SS RED OAK VICTORY

Class: VC2-S-AP2 Victory Ship
Built: Kaiser Shipyard #1, Richmond, California
Commissioned: USS Red Oak Victory (AK-235) December 5, 1944

Length: 455 feet
Beam: 62 feet
Draft: 28 feet
Displacement: 15,200 tons
Armament: One 5-inch/38 caliber gun; one 3-inch/50 caliber gun, and eight 20 mm guns

Address for Correspondence:
SS Red Oak Victory
1337 Canal Blvd., Berth 5
Richmond, CA   94804
(510) 237-2933
FAX: (510) 235-7259
E-mail: info@redoakvictory.us
http://www.redoakvictory.us
https://www.facebook.com/RedOakVictoryShip/

Address for Visiting:
SS Red Oak Victory
1337 Canal Blvd., Berth 5
Richmond, CA 94804
Ship Phone: 510-237-2933
Latitude: 37.9053268; Longitude: -122.3677521
Map: http://bit.ly/rovlocate 

SS Red Oak Victory was acquired by the U.S. Navy from the U.S. Maritime Commission on December 5, 1944. Following a fitting out period, she was loaded with cargo and departed San Francisco for Pearl Harbor on January 10, 1945. She then began her career as an ammunition ship and departed Hawaii loaded with munitions needed in the Marshall and Caroline Islands. She arrived in Ulithi on February 28, 1945, and commenced operating under Commander Service Squadron Ten. Operating out of the Philippines, she issued cargo and ammunition to various ships in the fleet through the end of the war in August 1945. During her hazardous tour of duty in the Pacific, USS Red Oak Victory handled many tons of ammunition, supplying the fleet without a single casualty. She was returned to the U.S. Maritime Commission in June 1946.

SS Red Oak Victory operated in 1947, and again between 1950 and 1953, for the Luckenbach Steamship Company. In 1957, and again from 1965 to 1968, she was operated by the Merchant Marine Administration. Between these years of operation, and until 1998, she was laid up in the Maritime Administration Reserve Fleet in Suisun Bay, California.

Red Oak Victory is one of the few remaining Victory ships, and one of the last produced at the Kaiser Shipyard and the only surviving ship of the 747 built at Kaiser-Richmond during World War II. She is named for the city of Red Oak, Iowa which suffered the highest per capita casualty rate of any American community during World War II. She was turned over to the Richmond Museum of History and returned to her new permanent home on September 20, 1998.

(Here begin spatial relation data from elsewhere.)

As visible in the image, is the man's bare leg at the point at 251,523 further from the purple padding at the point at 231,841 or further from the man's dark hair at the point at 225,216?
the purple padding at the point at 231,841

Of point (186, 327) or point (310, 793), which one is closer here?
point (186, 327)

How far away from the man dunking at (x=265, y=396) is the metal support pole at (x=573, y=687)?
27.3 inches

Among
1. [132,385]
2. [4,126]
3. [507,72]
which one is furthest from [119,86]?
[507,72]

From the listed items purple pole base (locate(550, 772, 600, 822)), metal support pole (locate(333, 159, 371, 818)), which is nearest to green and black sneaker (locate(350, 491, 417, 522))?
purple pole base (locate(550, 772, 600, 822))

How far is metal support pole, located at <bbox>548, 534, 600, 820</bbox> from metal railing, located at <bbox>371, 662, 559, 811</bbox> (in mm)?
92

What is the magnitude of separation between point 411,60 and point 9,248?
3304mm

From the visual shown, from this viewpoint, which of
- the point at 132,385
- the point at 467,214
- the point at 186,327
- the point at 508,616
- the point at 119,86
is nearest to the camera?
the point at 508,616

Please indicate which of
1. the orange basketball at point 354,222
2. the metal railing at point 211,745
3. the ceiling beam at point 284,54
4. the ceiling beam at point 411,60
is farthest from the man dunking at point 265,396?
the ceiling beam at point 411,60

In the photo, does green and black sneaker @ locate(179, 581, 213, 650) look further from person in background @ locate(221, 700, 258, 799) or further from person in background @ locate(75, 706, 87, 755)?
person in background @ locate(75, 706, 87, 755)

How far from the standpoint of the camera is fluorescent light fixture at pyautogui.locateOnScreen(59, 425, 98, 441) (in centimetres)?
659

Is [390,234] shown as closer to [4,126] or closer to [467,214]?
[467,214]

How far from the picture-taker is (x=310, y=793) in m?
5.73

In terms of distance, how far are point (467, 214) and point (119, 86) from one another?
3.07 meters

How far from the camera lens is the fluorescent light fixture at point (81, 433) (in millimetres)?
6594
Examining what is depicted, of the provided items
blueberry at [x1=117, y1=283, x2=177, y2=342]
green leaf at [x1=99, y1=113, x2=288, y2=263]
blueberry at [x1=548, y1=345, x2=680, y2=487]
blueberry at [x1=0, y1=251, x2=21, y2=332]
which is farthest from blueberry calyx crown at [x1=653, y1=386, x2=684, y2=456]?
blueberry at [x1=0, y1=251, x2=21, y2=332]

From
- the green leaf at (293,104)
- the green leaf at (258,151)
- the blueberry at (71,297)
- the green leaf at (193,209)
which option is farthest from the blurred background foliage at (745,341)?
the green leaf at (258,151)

The primary goal of the current crew of the Red Oak Victory is to get the ship underway and take passengers on San Francisco Bay.  To that end, the engines were lit off for the first time in 50 years in August 2018.  Work is continuing to complete the other repairs and upgrades and to do the fundraising necessary to get the ship underway.